KVUE
- Sacramento, California; United States;
- Channels: Analog: 40 (UHF);

Programming
- Affiliations: Independent

Ownership
- Owner: Capitol Television Company

History
- First air date: November 9, 1959
- Last air date: March 18, 1960

Technical information
- ERP: 15.8 kW
- HAAT: 320 ft (98 m)

= KVUE (California) =

Television station in Sacramento, California, United States (1959–1960)

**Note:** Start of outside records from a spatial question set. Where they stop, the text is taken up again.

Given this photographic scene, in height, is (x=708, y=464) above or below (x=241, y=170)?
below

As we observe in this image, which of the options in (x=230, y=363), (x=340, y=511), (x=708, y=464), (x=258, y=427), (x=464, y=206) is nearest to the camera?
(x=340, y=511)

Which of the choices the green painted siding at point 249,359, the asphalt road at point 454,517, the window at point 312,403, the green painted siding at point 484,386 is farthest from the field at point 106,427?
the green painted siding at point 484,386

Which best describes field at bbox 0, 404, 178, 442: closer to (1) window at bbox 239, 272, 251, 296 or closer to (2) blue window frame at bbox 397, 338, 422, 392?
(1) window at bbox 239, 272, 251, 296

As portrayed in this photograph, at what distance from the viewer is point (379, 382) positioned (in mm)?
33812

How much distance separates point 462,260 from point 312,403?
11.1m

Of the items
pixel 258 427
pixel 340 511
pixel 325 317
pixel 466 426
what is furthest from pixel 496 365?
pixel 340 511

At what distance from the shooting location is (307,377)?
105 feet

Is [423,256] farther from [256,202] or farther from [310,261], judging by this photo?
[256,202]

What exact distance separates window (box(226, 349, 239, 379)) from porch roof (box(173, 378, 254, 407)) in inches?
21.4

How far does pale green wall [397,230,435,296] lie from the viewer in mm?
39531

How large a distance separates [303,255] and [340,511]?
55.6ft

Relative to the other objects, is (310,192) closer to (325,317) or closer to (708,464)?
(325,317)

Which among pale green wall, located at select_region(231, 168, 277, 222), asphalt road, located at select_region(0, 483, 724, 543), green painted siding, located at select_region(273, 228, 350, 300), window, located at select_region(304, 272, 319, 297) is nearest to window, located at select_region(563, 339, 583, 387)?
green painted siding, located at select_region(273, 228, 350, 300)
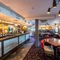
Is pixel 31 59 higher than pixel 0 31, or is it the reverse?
pixel 0 31

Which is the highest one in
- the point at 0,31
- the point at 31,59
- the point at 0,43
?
the point at 0,31

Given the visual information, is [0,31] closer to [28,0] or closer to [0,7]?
[0,7]

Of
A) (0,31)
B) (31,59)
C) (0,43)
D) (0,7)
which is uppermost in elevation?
(0,7)

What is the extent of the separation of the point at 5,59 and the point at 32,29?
16820 millimetres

KVUE was a television station on ultra high frequency (UHF) channel 40 in Sacramento, California, United States. It operated for less than five months, from November 9, 1959, to March 18, 1960. The independent station was founded by employees of the previous channel 40, KCCC-TV, and bore that call sign until it began broadcasting. It was undercapitalized and ran out of money.

==History==
In March 1958, a group of three employees of KCCC-TV, Sacramento's first television station, which had left the air the year before, filed an application with the Federal Communications Commission (FCC) for a construction permit to build a new television outlet for the city on channel 40. This group, known as the Capitol Television Company, consisted of former KCCC-TV account executive Melvyn Lucas, chief engineer Harry Bartolomei, and announcer Clarence Holten. (Note: KVUE did not inherit KCCC-TV's construction permit or operating history, though even the Broadcasting Yearbook combined the two.) This bid faced competition from a permit for KGMS-TV, associated with Sacramento radio station KGMS; originally authorized for channel 46, the radio station sought to switch to channel 40.

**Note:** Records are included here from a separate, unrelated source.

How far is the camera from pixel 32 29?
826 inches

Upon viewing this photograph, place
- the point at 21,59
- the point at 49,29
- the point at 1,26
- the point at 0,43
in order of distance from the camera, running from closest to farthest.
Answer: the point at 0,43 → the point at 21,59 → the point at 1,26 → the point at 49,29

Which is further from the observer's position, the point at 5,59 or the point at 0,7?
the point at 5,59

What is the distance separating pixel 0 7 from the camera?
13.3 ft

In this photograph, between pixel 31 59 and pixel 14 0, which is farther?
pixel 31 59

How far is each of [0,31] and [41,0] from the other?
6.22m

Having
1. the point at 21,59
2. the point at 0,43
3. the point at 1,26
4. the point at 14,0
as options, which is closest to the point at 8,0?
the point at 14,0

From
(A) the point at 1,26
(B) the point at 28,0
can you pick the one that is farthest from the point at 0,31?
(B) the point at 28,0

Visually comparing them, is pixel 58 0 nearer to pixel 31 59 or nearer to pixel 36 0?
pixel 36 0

Capitol received the construction permit in November 1958. The new station initially adopted the same KCCC-TV call letters as the previous channel 40, but its launch was delayed multiple times. The launch missed the February 15, 1959, target date. However, even before going on air, there was a recognition that the station's existence would be limited by being on the UHF band, which at the time could not be received on all television sets. In May, the new KCCC-TV unsuccessfully fought for Sacramento to be assigned a fourth very high frequency (VHF) channel, channel 8, by reducing the minimum distance between stations on the same channel. Later, it floated the idea of moving channel 12 from Chico for its use.

In October 1959, the new channel 40 began broadcasting a test pattern. It also underwent a reorganization that brought five new local investors, two business people, and three attorneys on board. The call sign changed to KVUE before commercial programming was to begin on November 1, 1959. The new KVUE was not broadcast from the former KCCC-TV facilities; it had its own tower at 25th and A streets, while studio facilities were in leased quarters at the Women's Building of the California State Fairground. The station's launch was delayed by weather: high winds damaged the tower holding its studio–transmitter link, preventing KVUE from sending a picture to the transmitter and delaying its start until November 9.

Capitol Television lacked the financial resources necessary to keep KVUE going for long. On March 15, 1960, Capitol informed its employees that it had opted to shutter the station due to insufficient capital. Six employees, including the general manager, opted to work unpaid to keep the television station afloat. This continued for three days until the station's last day of broadcasting on March 18, 1960. At the time, interest was cited on behalf of two groups in the Bay Area and a third party on the East Coast in returning channel 40 to service. In the wake of the closure, Capitol pursued possible conversion of channel 40 to a subscription television operation using Zenith Electronics's system.

The KVUE license remained in force, and in January 1963, Melvyn Lucas, who had acquired a controlling interest, filed for a renewal of channel 40's authority to operate. Lucas would face an unexpected obstacle: a new application for a television station from a company known as Camellia City Telecasters. Lucas again asked for authority to use channel 40 for pay television tests, which the FCC denied. In early December 1963, Lucas petitioned to move KVUE to channel 46, freeing up channel 40 for the Camellia City group. The application turned out to be moot. On December 12, 1963, the FCC dismissed the KVUE renewal application for failure to prosecute.

In March 1965, the FCC granted the Camellia City Telecasters application. Another three years transpired before KTXL began broadcasting on October 26, 1968. The KVUE call letters were assigned to a proposed station in Salem, Oregon, before being adopted by a station in Austin, Texas, which began in 1971.